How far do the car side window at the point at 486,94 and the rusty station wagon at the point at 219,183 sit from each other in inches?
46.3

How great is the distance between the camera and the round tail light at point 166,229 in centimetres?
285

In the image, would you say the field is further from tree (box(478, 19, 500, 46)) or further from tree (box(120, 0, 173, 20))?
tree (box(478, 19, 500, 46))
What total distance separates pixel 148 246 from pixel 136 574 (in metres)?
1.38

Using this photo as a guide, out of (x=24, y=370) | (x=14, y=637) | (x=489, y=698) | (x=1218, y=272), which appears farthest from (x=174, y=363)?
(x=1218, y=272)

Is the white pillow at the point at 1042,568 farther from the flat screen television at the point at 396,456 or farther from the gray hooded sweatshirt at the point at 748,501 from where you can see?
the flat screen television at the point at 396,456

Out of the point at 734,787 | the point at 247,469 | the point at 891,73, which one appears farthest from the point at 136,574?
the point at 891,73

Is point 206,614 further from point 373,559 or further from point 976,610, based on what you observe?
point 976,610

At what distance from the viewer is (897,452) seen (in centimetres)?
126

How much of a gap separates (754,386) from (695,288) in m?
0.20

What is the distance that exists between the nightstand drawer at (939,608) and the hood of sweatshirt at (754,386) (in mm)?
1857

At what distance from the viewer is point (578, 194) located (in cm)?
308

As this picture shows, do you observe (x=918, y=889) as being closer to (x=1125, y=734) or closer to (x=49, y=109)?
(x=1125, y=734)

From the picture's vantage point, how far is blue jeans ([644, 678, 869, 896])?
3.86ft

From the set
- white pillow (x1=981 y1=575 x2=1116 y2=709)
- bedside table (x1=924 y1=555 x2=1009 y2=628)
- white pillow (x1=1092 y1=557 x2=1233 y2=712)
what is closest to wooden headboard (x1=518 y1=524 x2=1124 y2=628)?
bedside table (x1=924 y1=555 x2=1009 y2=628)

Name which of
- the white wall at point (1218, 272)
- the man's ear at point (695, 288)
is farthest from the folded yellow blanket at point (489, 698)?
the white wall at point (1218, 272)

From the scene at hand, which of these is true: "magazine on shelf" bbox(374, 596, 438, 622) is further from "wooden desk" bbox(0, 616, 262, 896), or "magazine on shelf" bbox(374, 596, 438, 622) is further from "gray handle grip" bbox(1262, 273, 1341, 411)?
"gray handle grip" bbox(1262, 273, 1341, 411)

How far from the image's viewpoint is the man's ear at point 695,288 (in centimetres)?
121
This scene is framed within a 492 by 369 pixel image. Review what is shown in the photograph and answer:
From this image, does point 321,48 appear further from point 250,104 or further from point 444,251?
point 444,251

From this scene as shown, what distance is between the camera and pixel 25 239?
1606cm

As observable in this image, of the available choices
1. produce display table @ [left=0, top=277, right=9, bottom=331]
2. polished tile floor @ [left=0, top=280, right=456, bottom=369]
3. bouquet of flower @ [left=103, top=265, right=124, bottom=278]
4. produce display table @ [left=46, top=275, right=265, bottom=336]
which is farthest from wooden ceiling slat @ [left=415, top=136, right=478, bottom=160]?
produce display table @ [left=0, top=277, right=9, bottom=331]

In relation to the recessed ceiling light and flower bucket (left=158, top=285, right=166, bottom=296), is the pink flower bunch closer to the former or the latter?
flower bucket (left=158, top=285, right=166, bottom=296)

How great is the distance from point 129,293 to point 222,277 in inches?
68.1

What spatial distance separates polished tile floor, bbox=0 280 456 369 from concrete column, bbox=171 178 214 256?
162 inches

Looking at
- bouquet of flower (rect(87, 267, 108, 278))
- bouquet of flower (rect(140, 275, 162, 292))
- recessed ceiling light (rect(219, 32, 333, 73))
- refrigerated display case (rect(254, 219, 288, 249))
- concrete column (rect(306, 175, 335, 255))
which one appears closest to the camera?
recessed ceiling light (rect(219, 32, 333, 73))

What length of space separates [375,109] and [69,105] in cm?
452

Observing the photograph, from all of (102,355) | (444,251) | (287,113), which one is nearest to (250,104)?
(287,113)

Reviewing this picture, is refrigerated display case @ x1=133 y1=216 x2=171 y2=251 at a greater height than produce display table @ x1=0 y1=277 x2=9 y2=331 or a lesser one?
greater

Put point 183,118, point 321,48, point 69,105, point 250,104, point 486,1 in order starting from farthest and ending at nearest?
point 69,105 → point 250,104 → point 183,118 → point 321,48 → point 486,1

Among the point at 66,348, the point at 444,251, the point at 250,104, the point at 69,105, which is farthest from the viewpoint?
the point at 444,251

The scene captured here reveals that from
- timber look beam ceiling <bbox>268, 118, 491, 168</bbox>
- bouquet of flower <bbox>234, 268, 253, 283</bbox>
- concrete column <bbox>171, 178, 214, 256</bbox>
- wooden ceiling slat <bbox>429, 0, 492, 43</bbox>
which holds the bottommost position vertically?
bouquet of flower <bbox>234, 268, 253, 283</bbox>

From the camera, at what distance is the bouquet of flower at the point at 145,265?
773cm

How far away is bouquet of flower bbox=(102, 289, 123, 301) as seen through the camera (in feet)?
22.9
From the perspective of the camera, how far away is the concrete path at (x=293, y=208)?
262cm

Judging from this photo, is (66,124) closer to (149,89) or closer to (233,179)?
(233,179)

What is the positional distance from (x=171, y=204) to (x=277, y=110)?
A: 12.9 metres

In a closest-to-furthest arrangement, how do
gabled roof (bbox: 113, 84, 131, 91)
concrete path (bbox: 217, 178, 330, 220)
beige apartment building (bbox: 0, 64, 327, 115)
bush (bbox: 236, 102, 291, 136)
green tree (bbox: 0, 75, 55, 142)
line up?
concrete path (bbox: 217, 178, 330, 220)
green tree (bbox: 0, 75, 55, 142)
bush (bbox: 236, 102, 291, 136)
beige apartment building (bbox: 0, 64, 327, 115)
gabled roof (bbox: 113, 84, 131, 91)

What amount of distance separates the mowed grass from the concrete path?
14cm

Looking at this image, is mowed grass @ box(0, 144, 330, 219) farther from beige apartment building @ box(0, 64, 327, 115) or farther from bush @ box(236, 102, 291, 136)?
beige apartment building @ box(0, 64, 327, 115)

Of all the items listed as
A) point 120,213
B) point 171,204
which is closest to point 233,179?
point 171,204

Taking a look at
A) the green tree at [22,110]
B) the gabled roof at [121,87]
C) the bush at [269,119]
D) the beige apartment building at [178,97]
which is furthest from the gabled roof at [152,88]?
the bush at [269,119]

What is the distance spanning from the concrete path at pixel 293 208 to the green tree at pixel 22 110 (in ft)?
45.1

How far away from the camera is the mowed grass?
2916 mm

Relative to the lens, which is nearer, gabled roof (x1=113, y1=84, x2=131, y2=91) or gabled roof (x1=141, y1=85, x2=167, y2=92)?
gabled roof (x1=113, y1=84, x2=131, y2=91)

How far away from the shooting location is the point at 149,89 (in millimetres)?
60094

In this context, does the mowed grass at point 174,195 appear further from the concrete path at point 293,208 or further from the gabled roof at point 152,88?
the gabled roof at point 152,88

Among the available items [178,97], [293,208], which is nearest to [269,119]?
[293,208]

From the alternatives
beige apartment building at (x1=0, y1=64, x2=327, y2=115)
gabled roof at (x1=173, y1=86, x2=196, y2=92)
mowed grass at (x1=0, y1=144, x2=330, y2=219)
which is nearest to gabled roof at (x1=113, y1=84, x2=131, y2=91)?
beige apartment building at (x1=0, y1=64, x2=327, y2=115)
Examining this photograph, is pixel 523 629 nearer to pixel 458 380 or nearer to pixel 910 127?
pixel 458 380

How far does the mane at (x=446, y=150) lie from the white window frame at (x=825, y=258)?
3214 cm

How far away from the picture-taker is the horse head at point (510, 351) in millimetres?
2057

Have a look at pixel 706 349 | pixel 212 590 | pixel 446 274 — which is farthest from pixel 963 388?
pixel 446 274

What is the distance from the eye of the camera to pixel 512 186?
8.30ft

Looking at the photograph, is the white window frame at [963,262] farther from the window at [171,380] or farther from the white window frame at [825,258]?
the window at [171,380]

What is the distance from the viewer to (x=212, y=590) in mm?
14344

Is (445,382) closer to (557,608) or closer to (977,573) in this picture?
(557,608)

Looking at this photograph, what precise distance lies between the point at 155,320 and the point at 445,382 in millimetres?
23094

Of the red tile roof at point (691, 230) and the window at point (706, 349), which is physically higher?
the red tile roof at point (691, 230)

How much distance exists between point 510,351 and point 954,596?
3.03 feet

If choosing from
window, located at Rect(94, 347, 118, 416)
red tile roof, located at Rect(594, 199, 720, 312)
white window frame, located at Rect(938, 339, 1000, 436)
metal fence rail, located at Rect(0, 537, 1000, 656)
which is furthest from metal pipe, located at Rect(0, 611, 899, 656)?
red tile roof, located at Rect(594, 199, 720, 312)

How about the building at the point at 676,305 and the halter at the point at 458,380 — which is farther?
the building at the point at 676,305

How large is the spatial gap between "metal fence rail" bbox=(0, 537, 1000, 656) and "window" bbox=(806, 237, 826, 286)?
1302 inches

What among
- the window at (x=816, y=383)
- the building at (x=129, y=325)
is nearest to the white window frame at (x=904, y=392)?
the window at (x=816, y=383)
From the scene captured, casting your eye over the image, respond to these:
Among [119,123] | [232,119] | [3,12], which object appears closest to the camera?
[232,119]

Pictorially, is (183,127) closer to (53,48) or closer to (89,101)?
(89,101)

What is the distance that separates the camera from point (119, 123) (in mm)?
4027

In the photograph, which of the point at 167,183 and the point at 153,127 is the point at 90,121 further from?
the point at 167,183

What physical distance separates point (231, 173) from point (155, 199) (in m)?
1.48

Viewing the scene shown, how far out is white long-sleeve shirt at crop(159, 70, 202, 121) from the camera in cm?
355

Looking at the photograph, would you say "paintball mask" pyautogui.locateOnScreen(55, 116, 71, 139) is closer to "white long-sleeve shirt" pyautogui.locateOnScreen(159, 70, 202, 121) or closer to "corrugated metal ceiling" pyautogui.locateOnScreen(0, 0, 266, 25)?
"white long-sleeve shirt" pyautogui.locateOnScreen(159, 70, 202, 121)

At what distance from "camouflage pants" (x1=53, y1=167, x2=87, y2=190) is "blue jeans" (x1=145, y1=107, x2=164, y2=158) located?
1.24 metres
· · ·
Problem to solve
Output the data from the line that contains "Is (445,382) closer" through the line that contains "1302 inches" exactly as it appears, with both of those lines included.

Output for this task
Is (445,382) closer to (557,608) or closer to (977,573) in this picture?
(557,608)

Looking at this photograph, what precise distance lies between the point at 155,320 and the point at 445,382 in millimetres?
23094

Of the red tile roof at point (691, 230) and the window at point (706, 349), which is physically higher?
the red tile roof at point (691, 230)

How much distance exists between point 510,351 and point 954,596?
3.03 feet

If choosing from
window, located at Rect(94, 347, 118, 416)
red tile roof, located at Rect(594, 199, 720, 312)
white window frame, located at Rect(938, 339, 1000, 436)
metal fence rail, located at Rect(0, 537, 1000, 656)
which is furthest from metal pipe, located at Rect(0, 611, 899, 656)?
red tile roof, located at Rect(594, 199, 720, 312)

How about the building at the point at 676,305 and the halter at the point at 458,380 — which is farther?
the building at the point at 676,305

How large is the spatial gap between "metal fence rail" bbox=(0, 537, 1000, 656) and "window" bbox=(806, 237, 826, 286)?
1302 inches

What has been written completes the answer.